In the following letter we will address the concerns raised. Paragraphs taken from the retraction request are marked in blue.
“the process described in this publication bears no relationship to the TruQuant protocol as published”
The reader is correct, we did not follow the protocol slavishly but used a strategy adapted to the special requirements of urine samples. We basically used the kit as source for a complex stable isotope labelled internal standard. In retrospect we realize that we should have stated more clearly that we, for good reasons, did not intent to employ the full workflow. Nevertheless, all steps are detailed in the experimental section and every deviation was a compromise we deemed acceptable to achieve a practical usage of the kit in our workflow and test its ability to be incorporated in the analysis of patients’ urine specimens.
Point 1
“All of the dilutions are different both from one another and the published protocol.”
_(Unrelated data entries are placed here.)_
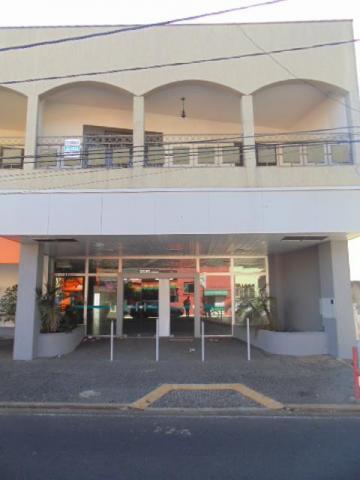 Uberaba Sao Benedito Comercial Locacao R$ 7.000,00 Area construida 370.00m2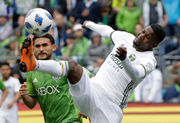 Soccer Made in Portland podcast: Two different results in Seattle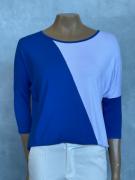 Blusa Feminina Meia Manga Soltinha Azul e Branco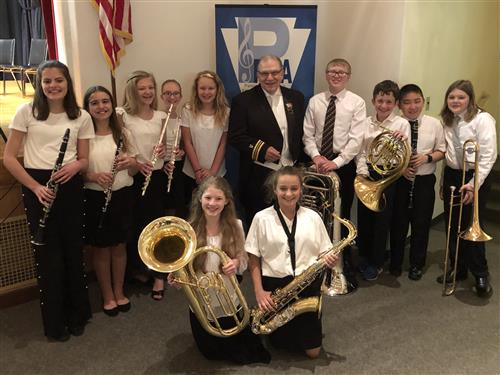 Students Selected for PMEA Honors Band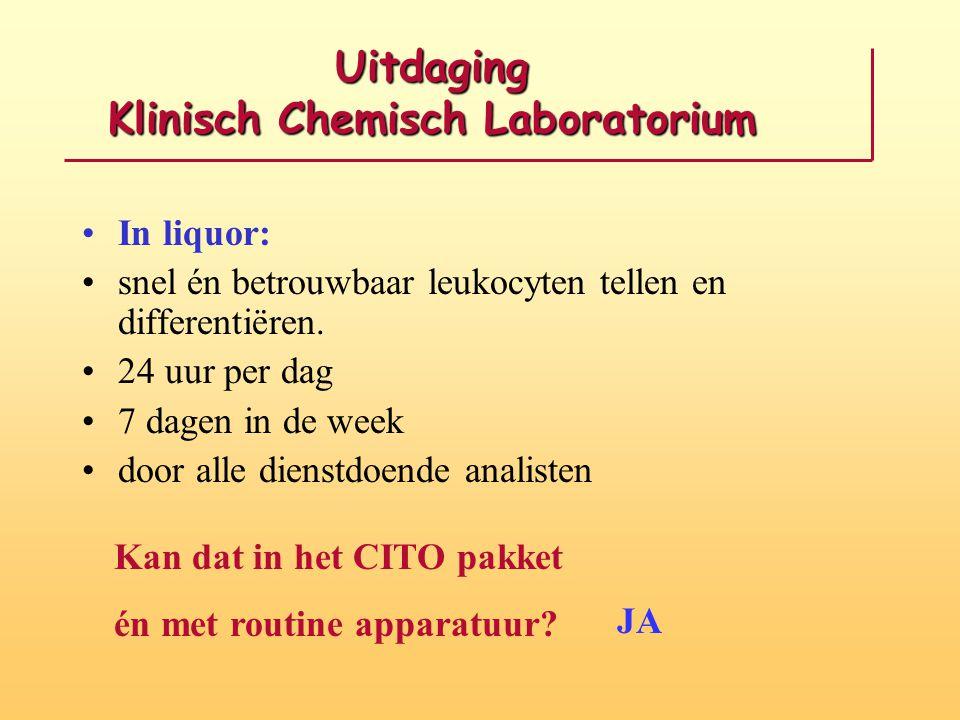 Uitdaging Klinisch Chemisch Laboratorium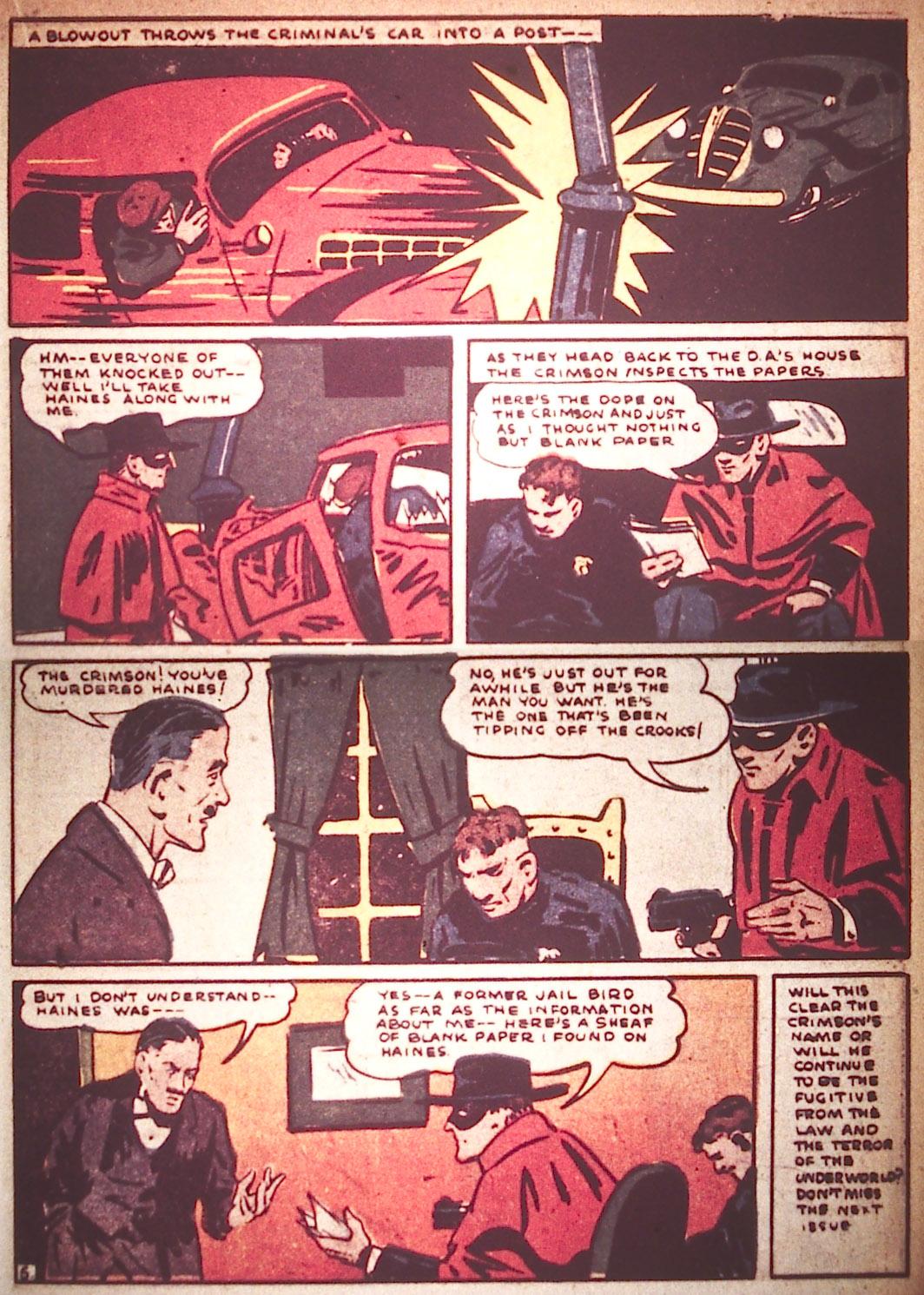 Read online Detective Comics (1937) comic -  Issue #22 - 27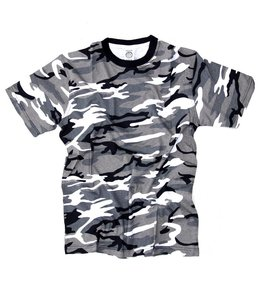 T-shirt camo urban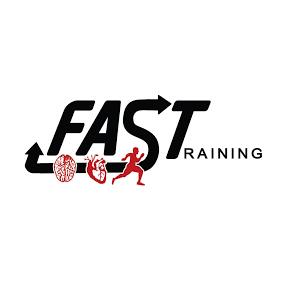 FAS Training Inc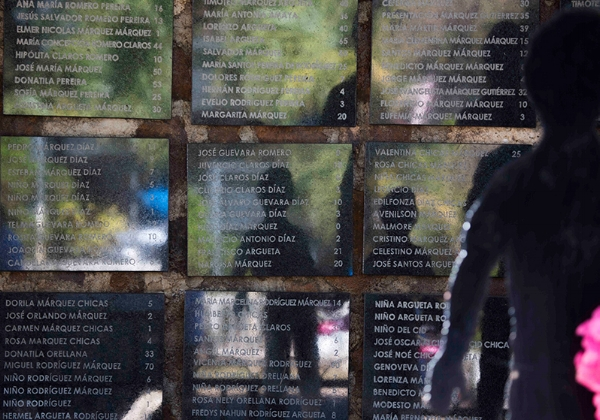 The El Mozote memorial, with the names and ages of the victims.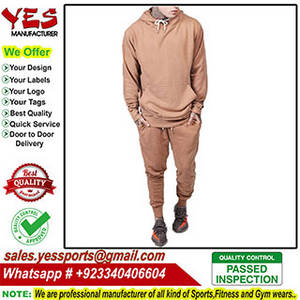 Wholesale Fitness Wear: Plain Tracksuit for Men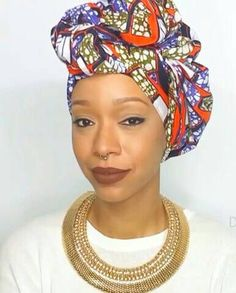 Check out this item in my Etsy shop https://www.etsy.com/listing/248414536/purple-african-headwrap-ankara-turban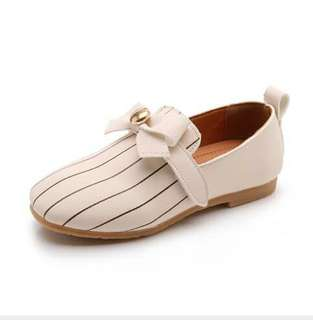 stripe shoes (kids)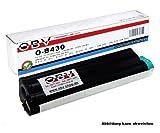 OBV B430 kompatibler Toner ersetzt OKI 43979202 , Kapazität 7000 Seiten , schwarz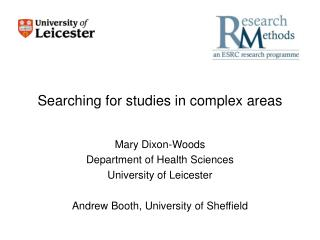 Searching for studies in complex areas
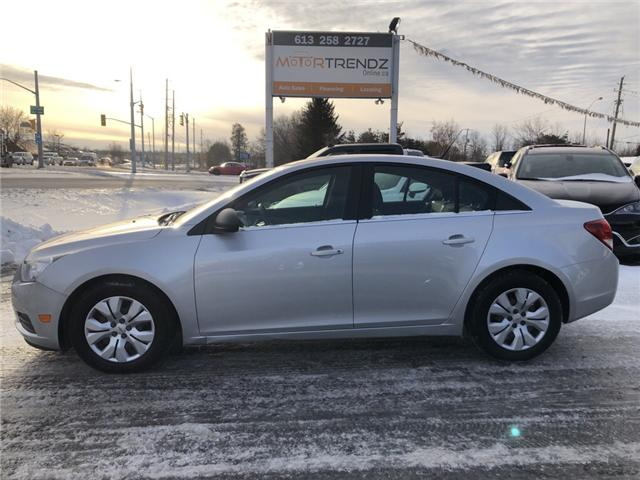 2012 Chevrolet Cruze LS (Stk: ) in Kemptville - Image 2 of 21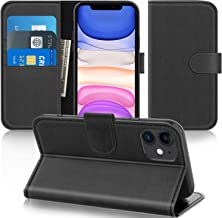 Supveco iPhone 11 6.1 Inch Wallet Case with Credit Card Holder, Premium PU Leather with RFID Blocking, Shockproof with Kic...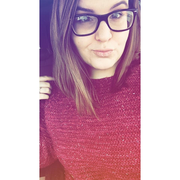 Jessica B. - Eglon Babysitter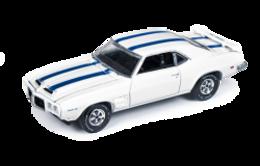 1969 pontiac firebird trans am model cars 40dda57c 1f94 41a4 bd49 61677a00a64f medium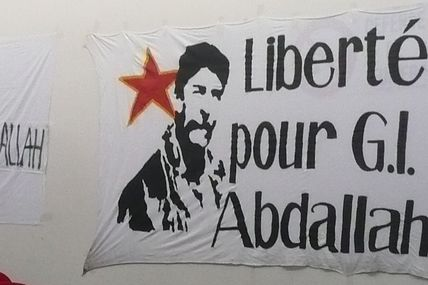 Georges Abdallah - Message d'Alain Gresh pour le meeting du 15 mai 09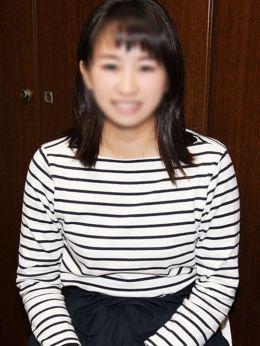 にな | 蝶々夫人 - 松戸・新松戸風俗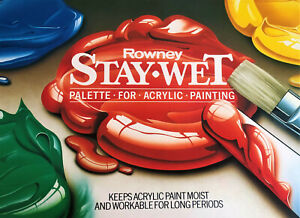 ROWNEY STAY-WET PALETTE WITH EXTRA PAPER REFILLS NEW!!!!!!!!!!!!!!!!!!
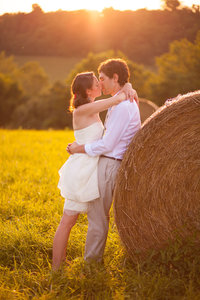 rustic country wedding photographers in maryland wedding photographers in frederick md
“The LTRS (Long Term Reference Standard) is diluted to half (0.5X) of the concentration required by the protocol.”
This is a deviation from the protocol, but we only used the LTRS to identify IROA peak pairs. The number of pairs detected will of course go down with a lower LTRS concentration, but in the protocol published on the Sigma website, an injection volume of 3 or even 2 µL is recommended for the protocol in positive mode. Injecting 5 µL of 0.5X LTRS (i.e., 2.5 µL 1.0X LTRS) falls within this range.
Please note: Multiple times, the reader points out that the injection volume is not given. This is not correct. In the experimental section 4.3, we clearly state “Sample volumes of 5 μL were injected.” (A sample is every vial in the autosampler of the LC system.)
The number of detected peak pairs is also influenced by the LC conditions (stationary phase, gradient, etc.) and of course the mass spectrometer in use.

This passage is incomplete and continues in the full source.